**** ESTRATTO SELEZIONATO ****

Il presidente paraguayano Mario Abdo Benítez, contro cui il popolo è in «stato di mobilitazione permanente» dal 5 marzo, resta al suo posto. A graziare lui e il suo vice Hugo Velázquez è stata mercoledì la Camera dei deputati: con 42 voti contro e 36 a favore, ha respinto la richiesta di impeachment dell’opposizione di fronte alla disastrosa gestione governativa della pandemia.

L’inettitudine e la negligenza mostrate dall’esecutivo non sono bastate al Partido Colorado di cui fa parte «Marito», come viene chiamato il presidente, per decidere di scaricarlo, malgrado la nota rivalità tra lui e Horacio Cartés, l’ex presidente che controlla tutte le istituzioni chiave dello Stato e indiscusso uomo forte del partito. Quel partito, cioè, che è al potere ininterrottamente dal 1946 – compresi i 35 anni della feroce dittatura del generale Alfredo Stroessner – con la sola interruzione del governo di Ferdinando Lugo, peraltro destituito da un colpo di stato parlamentare nel 2012.

E la stessa velocità con cui allora il Partido Colorado aveva proceduto a sbarazzarsi della fastidiosa parentesi presidenziale dell’ex vescovo legato alla teologia della liberazione è stata oggi impiegata – senza dare il tempo di leggere il testo della richiesta di impeachment – per salvare il presidente che, si suppone, si troverà ora ancor più in balìa di Cartés, il «re del tabacco» nostalgico della dittatura.

«Lamento profondamente l’incapacità di leggere la realtà e di ascoltare il clamore popolare», ha detto Pastor Vera Bejarano del partito di opposizione Plra (Partido Liberal Radical Auténtico), definendo inetta e corrotta l’amministrazione Abdo e denunciando la complicità del Partido Colorado: «Prima o poi si farà giustizia».

**** MATERIALE ESTRATTO ****

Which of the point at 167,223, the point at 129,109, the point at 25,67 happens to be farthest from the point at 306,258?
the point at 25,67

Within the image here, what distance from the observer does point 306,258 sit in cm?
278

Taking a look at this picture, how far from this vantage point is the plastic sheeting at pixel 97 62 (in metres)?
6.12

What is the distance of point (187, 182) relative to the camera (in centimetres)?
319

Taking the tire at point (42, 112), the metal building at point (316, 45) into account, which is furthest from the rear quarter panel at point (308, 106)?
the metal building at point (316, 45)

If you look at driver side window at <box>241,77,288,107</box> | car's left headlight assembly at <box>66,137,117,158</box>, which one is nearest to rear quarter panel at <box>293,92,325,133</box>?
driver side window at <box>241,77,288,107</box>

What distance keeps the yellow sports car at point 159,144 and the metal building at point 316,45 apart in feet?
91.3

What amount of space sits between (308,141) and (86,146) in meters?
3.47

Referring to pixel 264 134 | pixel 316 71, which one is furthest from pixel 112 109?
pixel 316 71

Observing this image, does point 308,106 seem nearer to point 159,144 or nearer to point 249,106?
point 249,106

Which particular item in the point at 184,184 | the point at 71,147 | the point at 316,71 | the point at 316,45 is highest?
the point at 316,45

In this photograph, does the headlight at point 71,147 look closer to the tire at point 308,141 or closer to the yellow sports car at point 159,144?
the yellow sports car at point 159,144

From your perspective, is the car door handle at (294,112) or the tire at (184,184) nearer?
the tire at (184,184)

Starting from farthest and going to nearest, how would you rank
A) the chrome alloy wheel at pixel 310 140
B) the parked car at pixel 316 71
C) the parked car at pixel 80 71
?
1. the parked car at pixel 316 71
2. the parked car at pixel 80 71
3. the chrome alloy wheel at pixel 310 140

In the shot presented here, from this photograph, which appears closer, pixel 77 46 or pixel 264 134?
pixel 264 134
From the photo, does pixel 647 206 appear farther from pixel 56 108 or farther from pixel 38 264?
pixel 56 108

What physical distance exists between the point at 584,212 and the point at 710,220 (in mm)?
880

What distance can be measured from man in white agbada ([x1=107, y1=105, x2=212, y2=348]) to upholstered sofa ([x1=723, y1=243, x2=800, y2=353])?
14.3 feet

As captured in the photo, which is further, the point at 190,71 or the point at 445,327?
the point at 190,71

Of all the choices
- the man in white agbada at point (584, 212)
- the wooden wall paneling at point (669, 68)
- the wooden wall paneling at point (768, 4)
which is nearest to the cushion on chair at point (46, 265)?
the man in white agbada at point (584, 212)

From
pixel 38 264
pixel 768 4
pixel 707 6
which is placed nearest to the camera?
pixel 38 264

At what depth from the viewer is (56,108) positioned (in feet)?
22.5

****

# AZIONE RICHIESTA A
Secondo l'articolo sull'impeachment di Mario Abdo Benítez, con quanti voti contrari e favorevoli la Camera dei deputati ha respinto la richiesta dell'opposizione?
# AZIONE RICHIESTA B
Scrivi il seguito dell'articolo sull'impeachment respinto di Mario Abdo Benítez, partendo subito dopo l'ultima frase riportata.

# RISPOSTA SCRITTA A
Con 42 voti contrari e 36 favorevoli.

# RISPOSTA SCRITTA B
Ma la popolazione non è più disposta ad aspettare. E così, dopo il salvataggio del presidente da parte dei deputati in nome «della pace e della tranquillità dei compatrioti», si è riversata per le strade di Asunción al grido «Que se vayan todos», includendo in quei «todos» anche le screditate forze dell’opposizione.

La repressione da parte della polizia, con l’arresto di almeno 24 persone, non è riuscita a soffocare la collera dei manifestanti, tra cui moltissimi giovani: per gli oltre 3.500 morti (su una popolazione di circa sette milioni di abitanti), per il collasso del fragilissimo sistema di salute pubblico di fronte all’aumento dei contagi e per il ritardo nella campagna di vaccinazione, che vede il paese all’ultimo posto nel continente, anche a causa di un incredibile errore nel trasferimento di denaro per l’acquisto di dosi dal piano Covax delle Nazioni unite. Una rabbia che è andata ad aggiungersi all’indignazione per la corruzione galoppante, l’impunità e la profonda crisi economica attraversata dal paese ma pagata soprattutto dalle fasce più basse della popolazione.

Non sorprende allora che un gruppo di manifestanti sia giunto ad attaccare la sede del Partido Colorado, rompendo porta e finestre e persino appiccando un incendio, sotto i colpi di arma da fuoco sparati da una guardia privata contro chiunque passasse.